Edwin “Ted” Hunt MVO is a British retired waterman who served in World War II, and was, appointed Queen’s Bargemaster in 1978. He lives in Worthing and is a regular on trips across the UK and the continent with the Taxi Charity.
Major Ted was born on 23 March 1920 in London when George V was on the throne. In 1935 aged 15, Ted began training as a Thames Waterman, learning how to tow Thames barges up and down the river. When war broke out, as many did, Ted added a year onto his age and enlisted, he was immediately sent to Norway.
During April and May 1940, Ted was involved with taking the port of Narvik from the Nazis. When Narvik was captured, Ted returned to the UK and helped build military ports across Scotland. Promoted to Captain he was placed in charge of fifteen Rhino ferries tasked with transporting vehicles to Gold Beach for the D- Day landings.
Retiring from the army as a Major, Ted taught navigation and watermanship at the City and East London college and was appointed Queen’s Bargemaster in 1978. He retired from Royal service in 1990 and was made a Member of the Royal Victorian Order.

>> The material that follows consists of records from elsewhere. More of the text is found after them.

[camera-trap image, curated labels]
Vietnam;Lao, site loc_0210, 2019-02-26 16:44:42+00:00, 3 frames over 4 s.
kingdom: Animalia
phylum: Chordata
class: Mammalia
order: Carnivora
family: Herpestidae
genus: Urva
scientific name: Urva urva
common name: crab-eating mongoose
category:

Dick Goodwin, Vice President, Taxi Charity for Military Veterans, said “Everyone at the Taxi Charity sends their best wishes to Ted for a very happy 102nd birthday. He will be joining the charity visit to The Netherlands in early May for Dutch Liberation and we will all gather to raise a toast to this great man.”
Ted will be joining his family for a birthday celebration at a local community centre and the Care Home where Ted lives is arranging a concert in his honour.
To find out more about the support the Taxi Charity offers veterans visit www.taxicharity.org
About the Taxi Charity
The Taxi Charity is run by volunteer London black taxi drivers and has been supporting thousands of veterans of all ages since 1948. The charity arranges free trips to the Netherlands, Belgium, and France, for acts of commemoration and days out to museums, concerts, or fundraising events in the UK, to catch up with friends and comrades.
The Charity worked tirelessly during the pandemic to ensure veterans received regular contact by sending out a greeting card each month, gifts to mark the 75th anniversaries of VE and VJ day, stockings at Christmas and arranging Guards of Honour at veterans’ funerals. Volunteers have also helped with regular phone calls, food shopping, transport to hospital appointments, and more recently taking veterans for their Coronavirus injections.
The charity was awarded the Queen’s Award for Voluntary Service in June 2021.
To fund and facilitate their work, the charity is reliant on generous donations from members of the public, businesses, and trusts.